Oder wenn ein 7-jähriger Grundschüler bestimmte vorgegebene Rechenregeln partout nicht akzeptieren will, weil sie völlig unökonomisch seien…(“Frollein Meier, nun kuck doch mal: So wie ich das gemacht habe, geht das doch viel schneller und einfacher!”)
Zurück zum Artikel:
Wie auch immer und ganz ehrlich – ich bin nun mal letztlich ein extrem pragmatischer Mensch: Mir ist eine Grundschullehrerin wie Frau Münzberg-Schimpf, die zwar fragwürdig definiert, aber in der Praxis sehr gut mit der Hochbegabung von Kindern umgehen kann, hunderttausende Male lieber als ein exakt und wissenschaftlich korrekt dozierender Hochbegabten-Guru, der im “richtigen Leben” nix wirklich für die Hochbegabten zustande bringt.
Namen gibt’s hier nicht – und alle denken an denselben :-)

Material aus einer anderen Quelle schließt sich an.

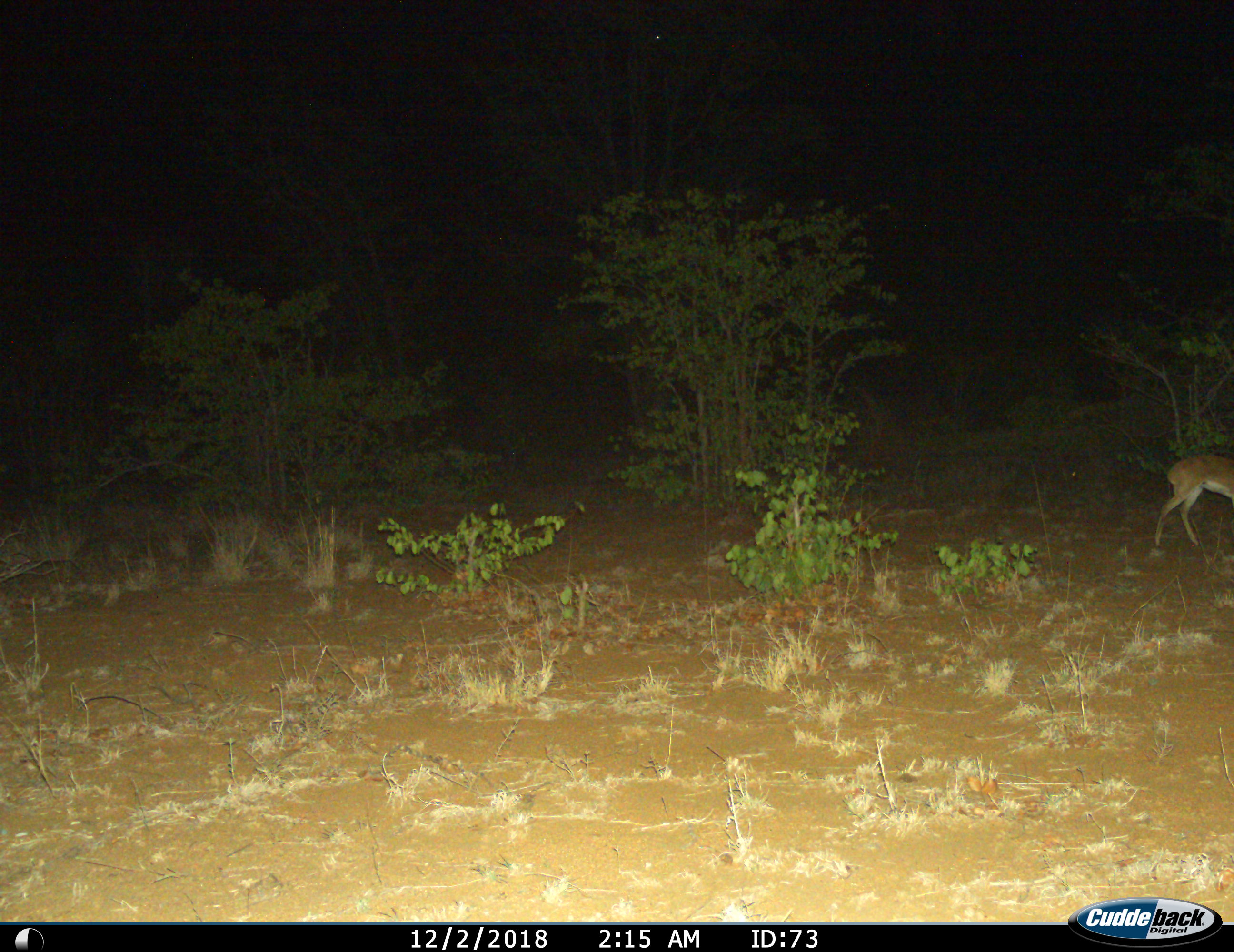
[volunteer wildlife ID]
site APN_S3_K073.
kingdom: Animalia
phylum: Chordata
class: Mammalia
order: Artiodactyla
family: Bovidae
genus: Aepyceros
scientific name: Aepyceros melampus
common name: impala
Impala (Aepyceros melampus), count 1. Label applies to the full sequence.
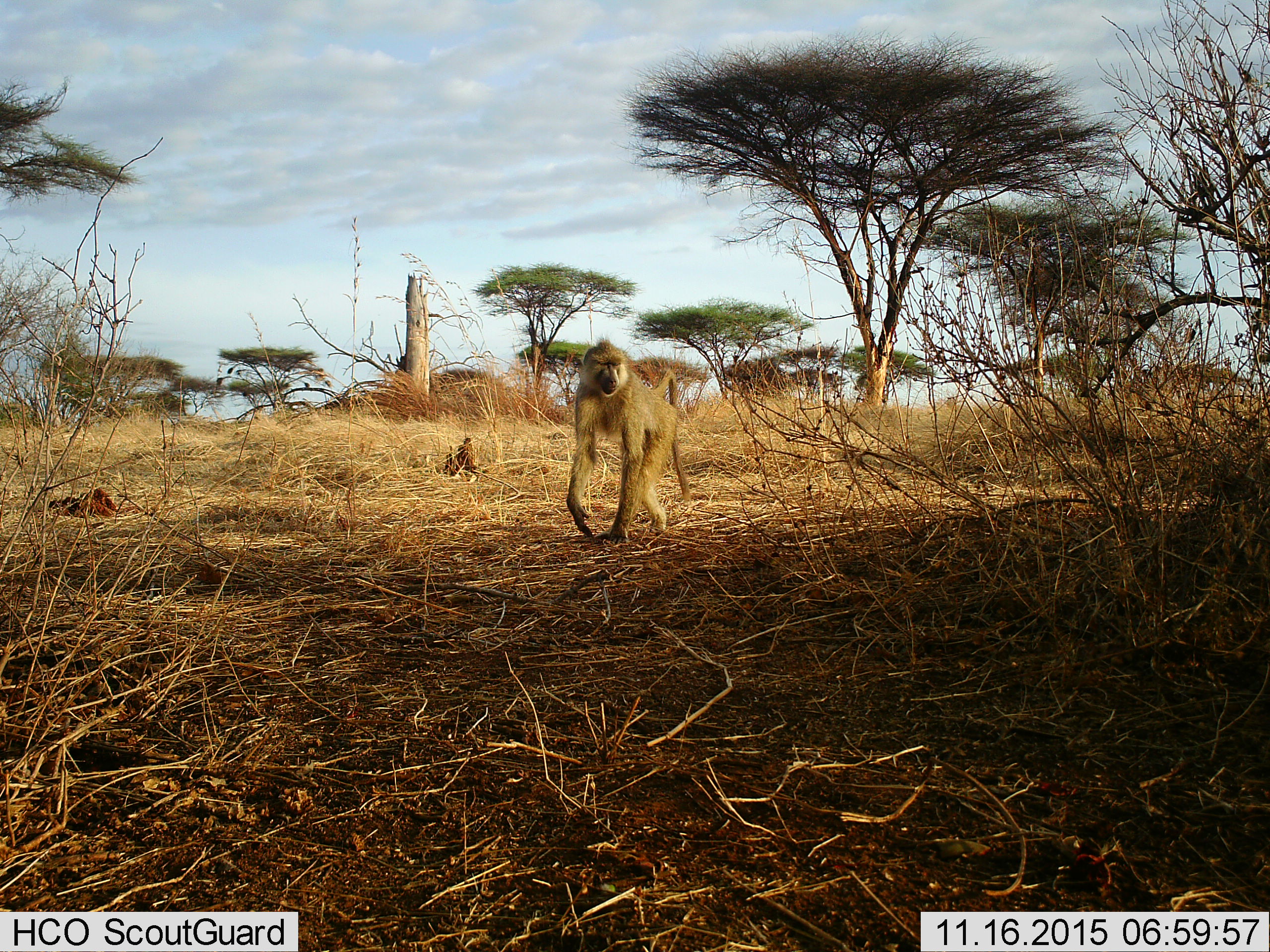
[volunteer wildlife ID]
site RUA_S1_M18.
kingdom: Animalia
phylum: Chordata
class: Mammalia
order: Primates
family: Cercopithecidae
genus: Papio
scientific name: Papio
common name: baboon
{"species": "baboon (Papio)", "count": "1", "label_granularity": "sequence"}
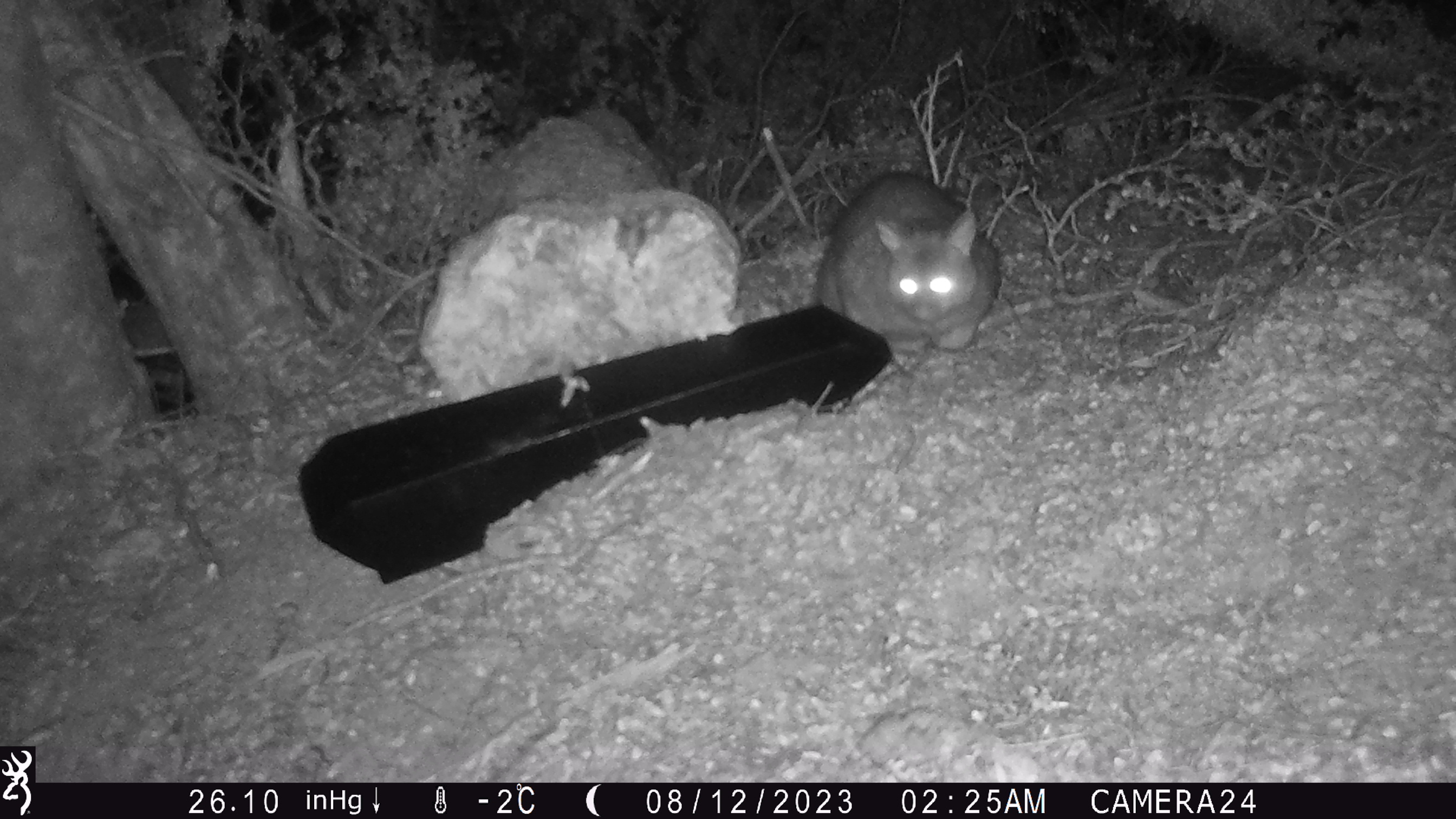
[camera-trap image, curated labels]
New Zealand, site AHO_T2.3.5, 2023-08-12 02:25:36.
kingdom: Animalia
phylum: Chordata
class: Mammalia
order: Carnivora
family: Mustelidae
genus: Mustela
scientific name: Mustela erminea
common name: stoat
Stoat (Mustela erminea).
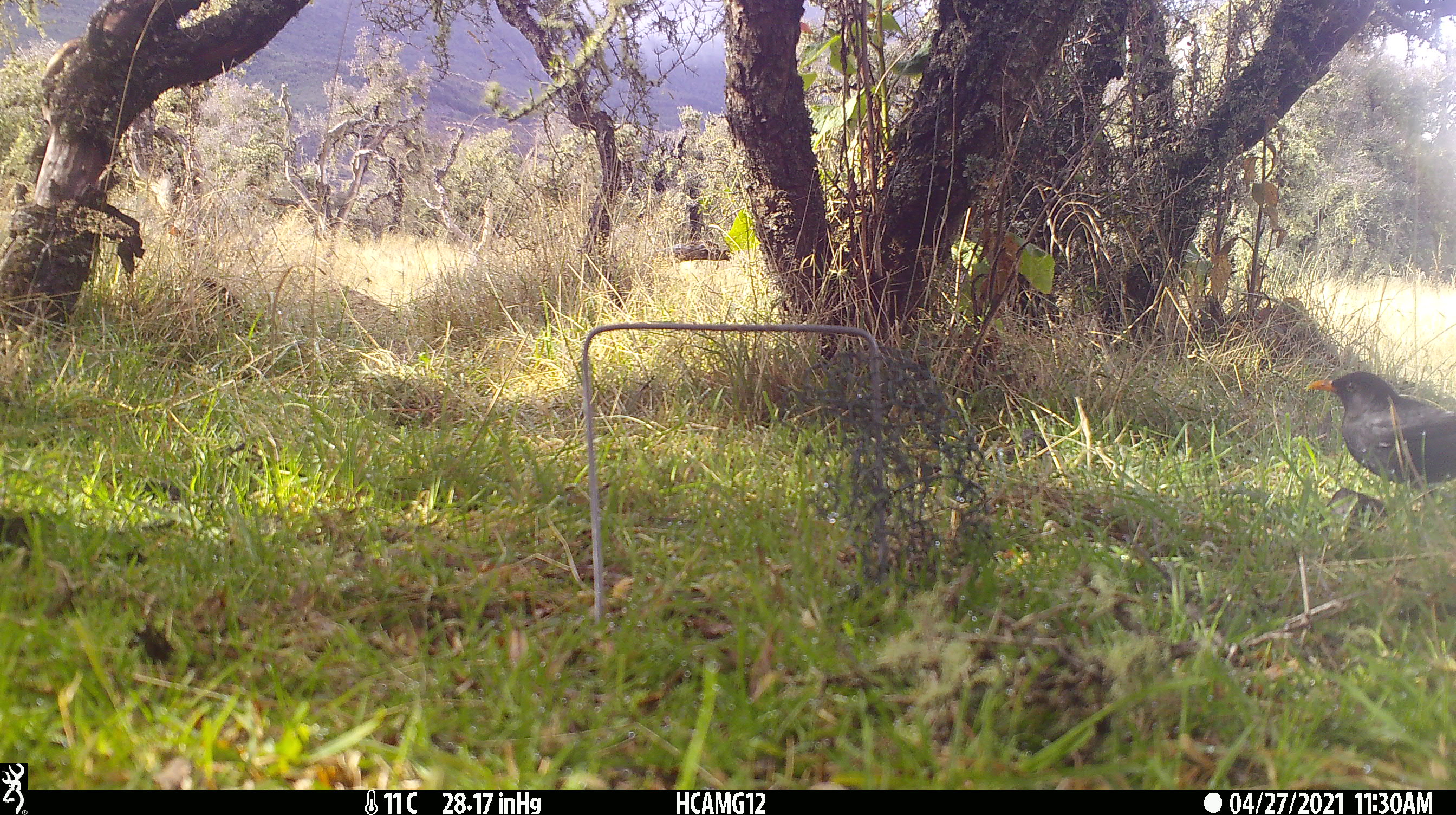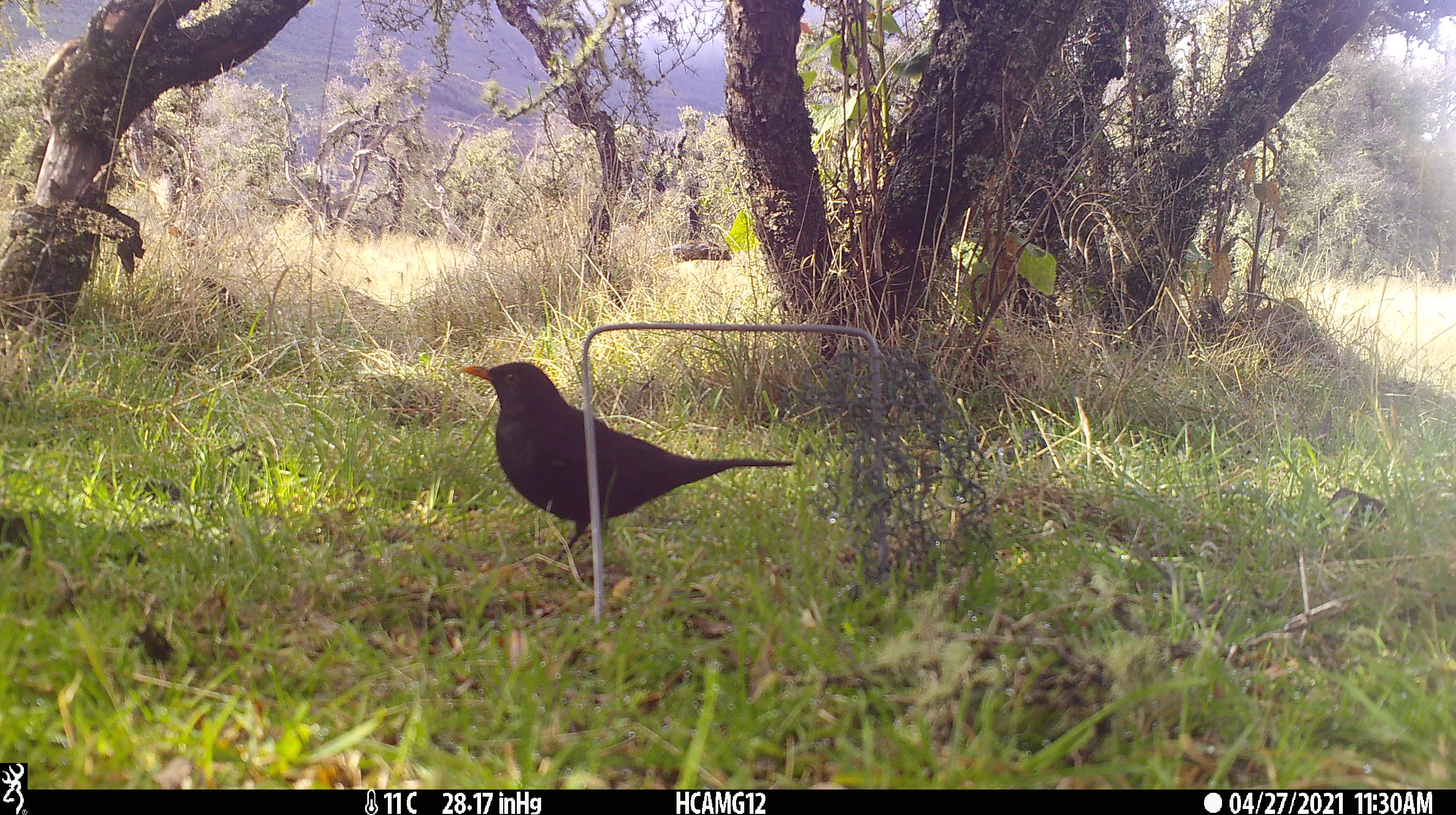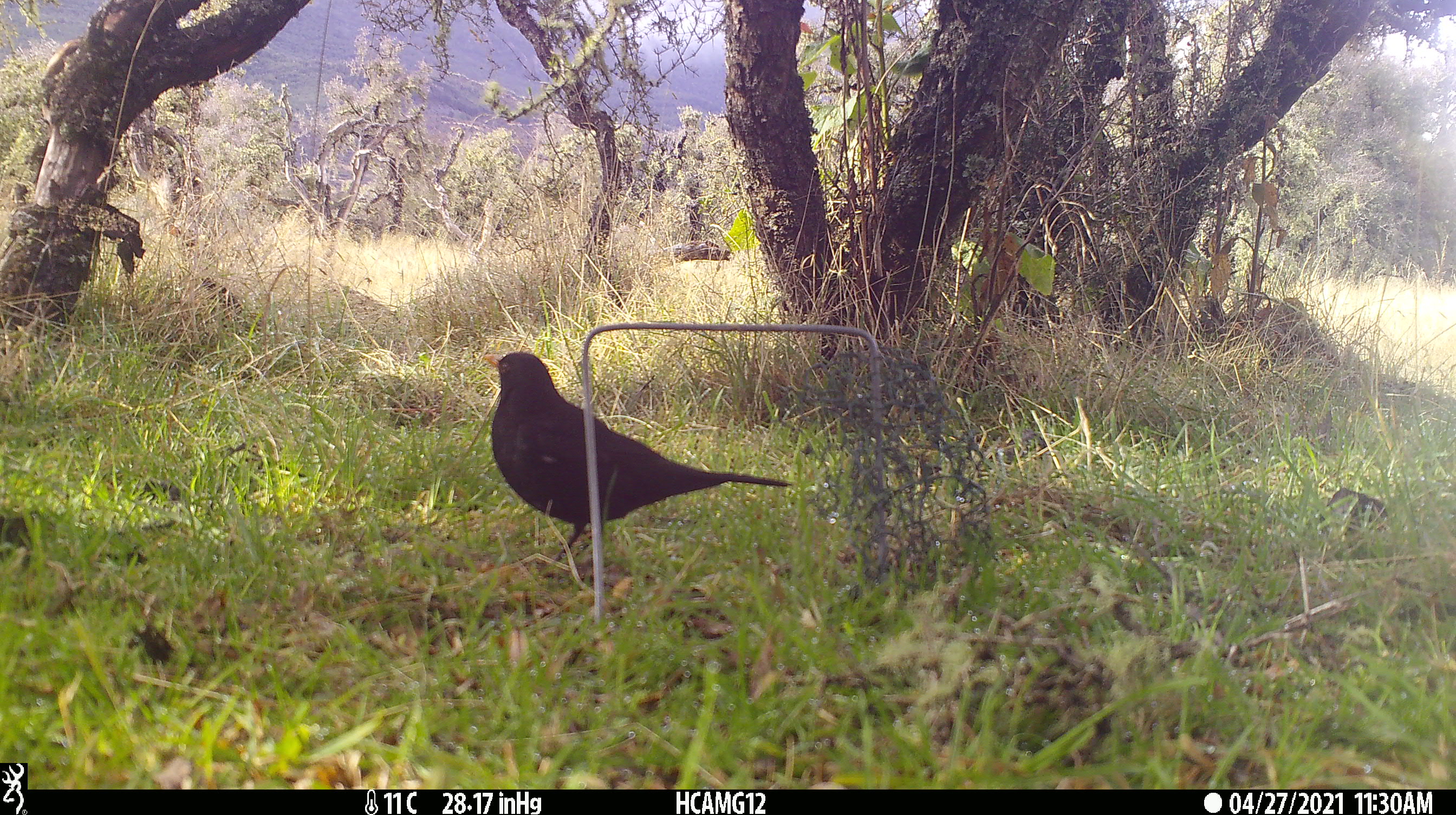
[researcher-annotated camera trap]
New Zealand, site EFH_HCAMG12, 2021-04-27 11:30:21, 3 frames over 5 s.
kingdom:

Lydia schrieb am 13. September 2010 um 03:19:
Wie kommt es eigentlich, dass Professor Rost bei Hochbegabten so unbeliebt ist und trotzdem als “Experte” auf diesem Thema gilt? Ich meine, dass von den Hochbegabten so gut wie keiner ihn leiden kann, zeigt doch schon, dass er keine Ahnung hat, oder?
speybridge schrieb am 14. September 2010 um 11:53:
Eine (Teil-) Antwort auf diese Frage findest Du vielleicht im Beitrag vom 10.08.2008 “Vom Recht der Hochbegabten, nicht ständig gefördert zu werden”.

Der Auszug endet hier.